The bus came in due time. A short and immensely fat driver beamed hello when the door opened, and he turned out to be the merriest driver of them all, calling off the stops like they were destinations of endless fascination. MARtin-eek. Port Royale, the food court, yum! He drove me to the check-in building, where a nice tall pale gentleman who looked like he would burst into flames if he stepped into the noonday sun checked me in to the airlines and printed off my boarding passes. Booyah. I sat outside reading Terry Teachout in a two-day old Wall Street Journal, wishing I could write for the weekend edition. (Hint, Hint.) It was hot. It was May. It was Disneyland. Grand, simply grand.
Everyone else waiting for the bus was a new arrival; they were studying maps and looking at their check-in material. N00bs, I thought. Hah! Passing judgment on the first-timers – I was one of the elect, now.
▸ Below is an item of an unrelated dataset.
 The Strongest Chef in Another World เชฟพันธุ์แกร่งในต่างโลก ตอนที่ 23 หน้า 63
The same driver took me back, calling off the stops with jocular remarks, and I thought: the fellow driving the bus is a better performer than the guy who ran the Safari Adventure boat. On the way out I told him “I’ve been four days in the World and you’re the best driver I’ve had.”
He grinned, tickled.
On the way back to the room I thought: “In the World.” Where did that come from? Why am I speaking in Vietnam-era soldier lingo? If this is “The World,” that means that reality back home is “The Sh*t,” and we know that’s not the proper terminology. Then again, maybe it is; you could go all meta-contextual dorm-stoner deep about this place – the unreality beneath the reality, man! No, wait, the other way around. No – well, you know what I mean.
Or you could just take it for what it is, and say: nice work. Well done. Thanks, Mickey; it was fun.
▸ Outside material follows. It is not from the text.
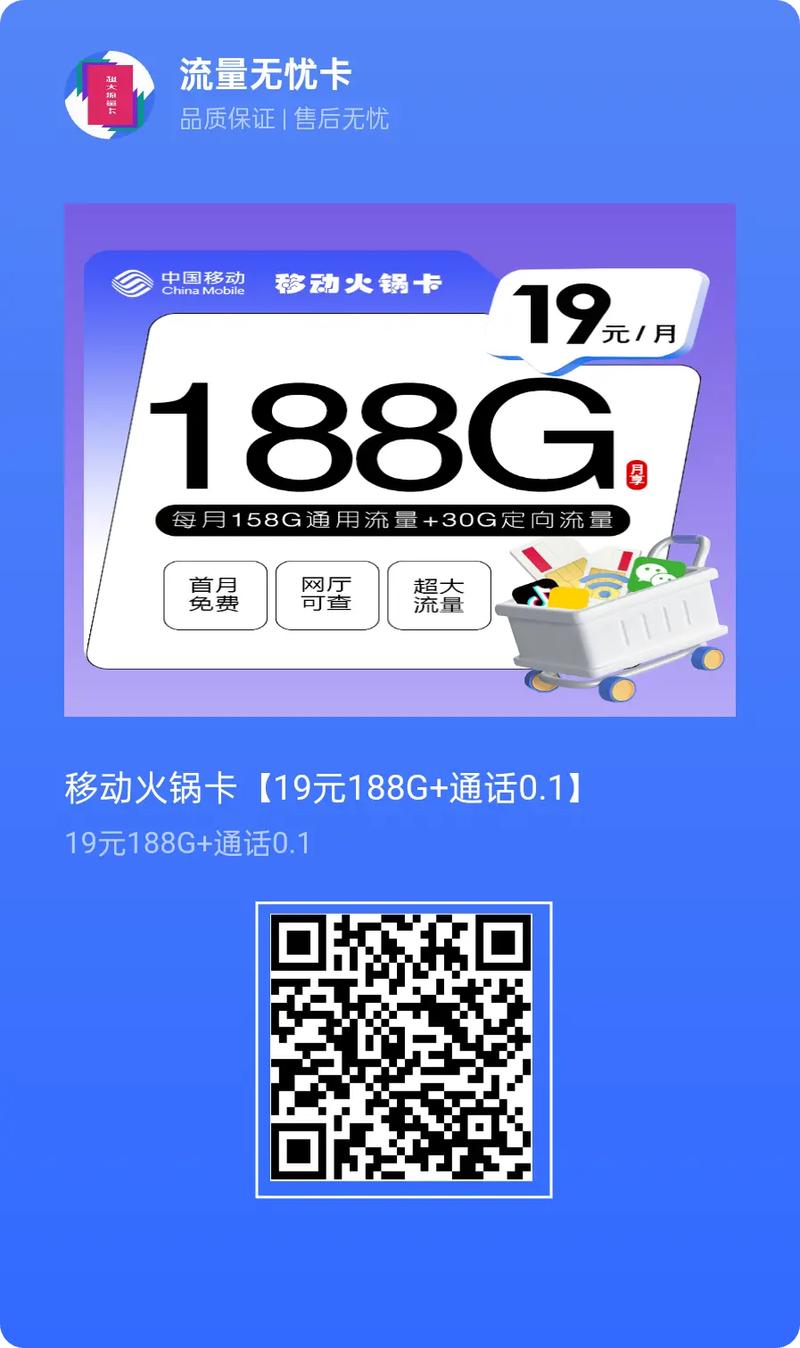 内部电话卡流量卡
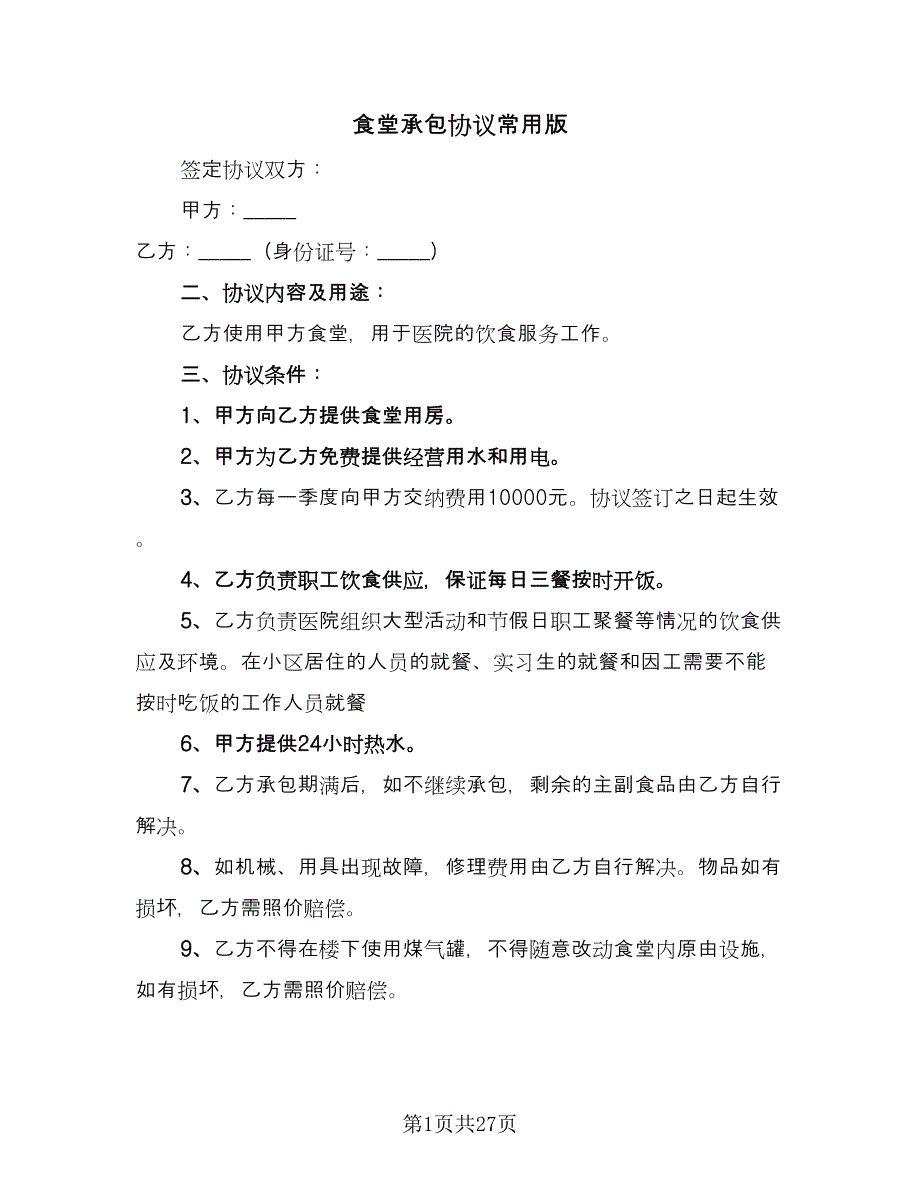 食堂承包协议常用版（八篇）_第1页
And it was. In the evening Wife and Gnat went down to the town center for some sort of hair adornment; I joined them for a snack and one last gift shop tour. Gnat wanted a scrapbook. There were many, including a few with Tinkerbell; when did she get a hotness upgrade? Whew. We sat outside and had our last snack allotments, then I walked back to the room as the fireworks went off. You turn, you stop, you gawk, you grin. Even if you’ve seen them three times before you still wonder if this is the end; you still expect one more burst. But no; it’s over. The searchlights poke the smoke, waving it away. The fog fades, the lights dim. The night settles back down, and the Disney day is done.
Or not; you could head back and have a drink. You could swim. You could hit the arcade. You could do anything, really – a bus will take you to Downtown Disney, and it’s open for three more hours. But you stop, sit on a rock, pull out a small evil cigar, and take stock. The best family vacation at the absolute best possible time. You wish you were writing all this for your paper, but then you remember:
Ah. Right.
Off we go, then. Time to go home, and start work on the rest of my life.